Change the Kaggle configuration directory to the current working directory and set permissions for the Kaggle authentication JSON.

In [6]:
os.environ['KAGGLE_CONFIG_DIR'] = os.getcwd()
! chmod 600 kaggle.json

Set the Kaggle Dataset and Download it.

In [7]:
KaggleDatasetPath = "codeinstitute/cherry-leaves"
DestinationFolder = "inputs/datasets/raw"
! kaggle datasets download -d {KaggleDatasetPath} -p {DestinationFolder}

Downloading cherry-leaves.zip to inputs/datasets/raw
100%|█████████████████████████████████████▉| 55.0M/55.0M [00:01<00:00, 44.3MB/s]
100%|██████████████████████████████████████| 55.0M/55.0M [00:01<00:00, 32.0MB/s]

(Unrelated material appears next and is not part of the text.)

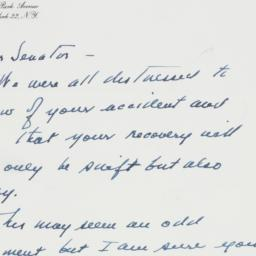 Letter : 1963 February 4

Unzip the file and delete the zip folder.

In [8]:
import zipfile
with zipfile.ZipFile(DestinationFolder + '/cherry-leaves.zip', 'r') as zip_ref:
    zip_ref.extractall(DestinationFolder)

os.remove(DestinationFolder + '/cherry-leaves.zip')

---

# Data preparation

Data cleaning

Check for and remove any non-image files in the folder.

In [9]:
def remove_non_image_file(my_data_dir):
    # Allowed image extensions
    image_extension = ('.png', '.jpg', '.jpeg')
    
    # List all items in the base directory
    folders = os.listdir(my_data_dir)
    
    for folder in folders:
        folder_path = os.path.join(my_data_dir, folder)
        
        # Ensure the item is a directory before processing
        if os.path.isdir(folder_path):
            files = os.listdir(folder_path)
            image_count = 0
            non_image_count = 0
            
            for given_file in files:
                file_path = os.path.join(folder_path, given_file)
                
                # Check if the file has a valid image extension
                if not given_file.lower().endswith(image_extension):
                    os.remove(file_path)  # Remove non-image file
                    non_image_count += 1
                else:
                    image_count += 1
            
            # Print results for each folder
            print(f"Folder: {folder} - has image files: {image_count}")
            print(f"Folder: {folder} - has non-image files: {non_image_count}")

In [10]:
remove_non_image_file(my_data_dir='inputs/datasets/raw/cherry-leaves/healthy')
remove_non_image_file(my_data_dir='inputs/datasets/raw/cherry-leaves/powdery_mildew')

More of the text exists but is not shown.